College News

UA to Use NSF Funding to Boost STEM Teachers in High Schools

From the July 2017 Desktop News | Researchers at The University of Alabama hope to place as many as 15 STEM teachers in area schools through a $1.95 million grant that will provide tuition assistance, enhanced teacher training, and robust salary supplements.

UA was recently awarded a Developing Leaders in Science Teaching grant from the National Science Foundation to recruit college graduates from STEM disciplines to pursue master’s degrees and earn secondary teacher certifications at UA.

“When they complete their master’s degrees, they’ll then apply for jobs in school systems, hopefully local school systems,” said Dr. Dennis Sunal, UA professor of secondary science education and principal investigator for the program.

“They’ll also be in an induction program for four years, where they’ll be working with faculty from their home department, teamed up with a teacher from their high school.”

The grant will provide a $17,100 scholarship for tuition and living expenses for the 36-hour master’s program and certification. Participants also will receive an annual $10,500 salary supplement that will be added to their salary from their school district.

The high schools will receive highly trained teachers with master’s-level experience, which are harder to come by due to salary demands in science fields.

“The starting salary will be about $55,000, which competes very well with graduates coming out of scientific fields,” Sunal said. “Additionally, the NSF structures the grant with four years of induction to try and sustain it. It’s up to UA researchers to design a good sustaining program where they’ll want to stay in science education.”

Sunal said Tuscaloosa City and County Schools are discussing providing other incentives and amenities, like additional salary supplements and modern labs and equipment, to attract participants to their schools.

“We’re working to address all of these issues to keep them teaching for the rest of their working careers,” Sunal said. “We want to provide good depth of understanding in how to teach science learning goals. We also want to create teacher leaders, so when they come out after four years, they’ll have a lot of experience of their own to work with other teachers in their school.”

To reach the goal of creating teacher leaders, each participant will be paired with a teacher in either the Tuscaloosa City or County school systems, a faculty member of UA’s department of curriculum and instruction, and a UA professor from their corresponding science field.

The induction group will provide guidance to the scholars, observe, and answer questions related to content and pedagogy.
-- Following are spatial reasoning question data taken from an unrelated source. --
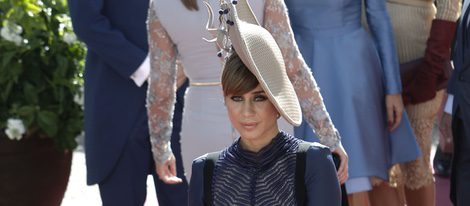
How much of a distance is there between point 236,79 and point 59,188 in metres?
3.41

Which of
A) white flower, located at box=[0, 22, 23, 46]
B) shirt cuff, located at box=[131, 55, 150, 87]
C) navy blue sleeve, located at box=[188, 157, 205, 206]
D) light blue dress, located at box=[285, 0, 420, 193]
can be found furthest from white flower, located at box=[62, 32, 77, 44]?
navy blue sleeve, located at box=[188, 157, 205, 206]

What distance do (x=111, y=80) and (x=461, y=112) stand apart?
5.26 ft

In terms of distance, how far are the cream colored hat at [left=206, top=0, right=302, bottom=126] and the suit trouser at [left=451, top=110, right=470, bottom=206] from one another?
2066 mm

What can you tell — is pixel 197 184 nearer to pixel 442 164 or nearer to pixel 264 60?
pixel 264 60

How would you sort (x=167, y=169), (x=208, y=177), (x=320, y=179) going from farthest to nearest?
(x=167, y=169) → (x=208, y=177) → (x=320, y=179)

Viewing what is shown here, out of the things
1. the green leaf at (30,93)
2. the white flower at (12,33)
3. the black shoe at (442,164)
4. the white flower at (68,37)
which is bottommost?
the black shoe at (442,164)

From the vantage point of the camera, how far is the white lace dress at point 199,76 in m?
3.69

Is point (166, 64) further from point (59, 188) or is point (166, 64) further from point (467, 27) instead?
point (59, 188)

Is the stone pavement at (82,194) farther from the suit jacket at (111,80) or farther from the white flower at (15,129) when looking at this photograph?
the suit jacket at (111,80)

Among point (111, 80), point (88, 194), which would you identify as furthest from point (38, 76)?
point (88, 194)

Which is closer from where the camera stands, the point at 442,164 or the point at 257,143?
the point at 257,143

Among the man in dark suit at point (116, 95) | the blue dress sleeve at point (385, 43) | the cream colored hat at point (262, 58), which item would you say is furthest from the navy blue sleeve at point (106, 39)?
the cream colored hat at point (262, 58)

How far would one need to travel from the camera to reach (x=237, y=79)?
9.42 ft

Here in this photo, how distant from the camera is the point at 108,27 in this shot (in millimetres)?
4965
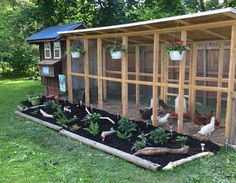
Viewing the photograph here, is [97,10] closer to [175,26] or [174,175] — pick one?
[175,26]

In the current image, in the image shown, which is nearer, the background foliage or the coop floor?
the coop floor

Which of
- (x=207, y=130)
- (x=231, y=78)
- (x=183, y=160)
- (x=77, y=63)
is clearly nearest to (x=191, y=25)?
(x=231, y=78)

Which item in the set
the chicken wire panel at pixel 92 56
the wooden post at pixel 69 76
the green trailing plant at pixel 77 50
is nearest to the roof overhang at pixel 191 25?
the green trailing plant at pixel 77 50

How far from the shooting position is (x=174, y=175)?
4633 mm

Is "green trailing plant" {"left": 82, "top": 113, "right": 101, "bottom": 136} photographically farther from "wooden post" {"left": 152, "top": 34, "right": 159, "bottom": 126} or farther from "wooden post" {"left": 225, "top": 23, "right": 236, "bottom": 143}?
"wooden post" {"left": 225, "top": 23, "right": 236, "bottom": 143}

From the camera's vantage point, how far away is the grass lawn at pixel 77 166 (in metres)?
4.55

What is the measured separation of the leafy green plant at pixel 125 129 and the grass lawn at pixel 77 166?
28.5 inches

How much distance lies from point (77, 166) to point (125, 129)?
5.99 feet

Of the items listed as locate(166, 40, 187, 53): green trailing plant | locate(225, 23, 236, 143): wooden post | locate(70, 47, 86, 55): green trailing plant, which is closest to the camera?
locate(225, 23, 236, 143): wooden post

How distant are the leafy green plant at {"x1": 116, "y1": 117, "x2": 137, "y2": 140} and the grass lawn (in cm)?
72

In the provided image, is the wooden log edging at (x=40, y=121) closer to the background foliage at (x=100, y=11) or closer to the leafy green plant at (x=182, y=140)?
the leafy green plant at (x=182, y=140)

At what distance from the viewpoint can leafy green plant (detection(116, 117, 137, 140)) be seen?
20.5 ft

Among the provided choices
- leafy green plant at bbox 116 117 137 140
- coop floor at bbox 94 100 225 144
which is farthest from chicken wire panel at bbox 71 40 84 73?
leafy green plant at bbox 116 117 137 140

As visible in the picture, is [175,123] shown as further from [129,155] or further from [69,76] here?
[69,76]
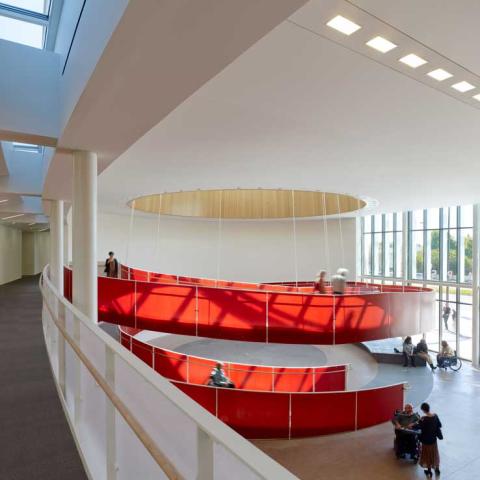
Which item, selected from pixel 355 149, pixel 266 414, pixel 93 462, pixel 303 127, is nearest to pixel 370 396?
pixel 266 414

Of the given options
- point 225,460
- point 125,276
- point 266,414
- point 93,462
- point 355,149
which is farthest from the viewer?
point 125,276

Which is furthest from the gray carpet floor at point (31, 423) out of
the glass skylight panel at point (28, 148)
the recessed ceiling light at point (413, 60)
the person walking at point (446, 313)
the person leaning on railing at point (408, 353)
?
the person walking at point (446, 313)

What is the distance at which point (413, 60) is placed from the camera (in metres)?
3.59

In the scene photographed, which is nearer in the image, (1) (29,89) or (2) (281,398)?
(1) (29,89)

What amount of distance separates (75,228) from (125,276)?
9424mm

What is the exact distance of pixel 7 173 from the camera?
8.78 m

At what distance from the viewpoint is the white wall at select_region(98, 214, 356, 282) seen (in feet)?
60.9

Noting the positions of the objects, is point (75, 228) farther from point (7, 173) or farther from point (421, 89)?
point (7, 173)

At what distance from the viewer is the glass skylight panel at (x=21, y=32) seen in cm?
454

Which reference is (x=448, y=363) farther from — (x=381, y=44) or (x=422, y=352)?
(x=381, y=44)

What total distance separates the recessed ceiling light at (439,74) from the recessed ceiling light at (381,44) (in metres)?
0.75

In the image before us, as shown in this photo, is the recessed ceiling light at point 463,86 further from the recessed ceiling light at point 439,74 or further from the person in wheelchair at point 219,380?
the person in wheelchair at point 219,380

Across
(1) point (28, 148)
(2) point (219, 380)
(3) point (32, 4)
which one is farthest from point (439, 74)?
(1) point (28, 148)

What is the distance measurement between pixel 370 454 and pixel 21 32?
943cm
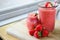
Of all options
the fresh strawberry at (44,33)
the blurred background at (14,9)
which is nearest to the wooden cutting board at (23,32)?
the fresh strawberry at (44,33)

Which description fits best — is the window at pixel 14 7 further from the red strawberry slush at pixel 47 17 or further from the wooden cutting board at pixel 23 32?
the red strawberry slush at pixel 47 17

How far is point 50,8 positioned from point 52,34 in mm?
147

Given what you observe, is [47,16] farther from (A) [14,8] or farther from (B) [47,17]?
(A) [14,8]

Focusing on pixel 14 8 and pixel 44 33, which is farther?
pixel 14 8

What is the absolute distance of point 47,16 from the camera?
0.68 metres

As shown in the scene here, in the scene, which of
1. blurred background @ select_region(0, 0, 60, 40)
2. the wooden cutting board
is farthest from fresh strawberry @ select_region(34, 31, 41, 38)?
blurred background @ select_region(0, 0, 60, 40)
The University team responsible for conducting the six-year grant includes, in addition to Sunal, Drs. Janis O’Donnell, chair of the Department of Biology; Ranier Schad, in the Department of Physics and Astronomy; Kevin Shaughnessey, chair of the Department of Chemistry; and Cynthia S. Sunal, chair of the Department of Curriculum and Instruction.

The LIST grant is the latest in UA’s efforts to attract and produce STEM graduates for K-12 education. UA is partnered with Alabama community colleges for the Robert Noyce Teacher Scholarship Program, a $1.45 million grant from the NSF to attract transfer students and current UA undergraduates into STEM education.

That five-year project began in 2013. UA is also part of the Alliance for Physics Excellence, a NSF program aimed at integrating the latest teaching practices into secondary physics programs via per-service teachers and those already in the field.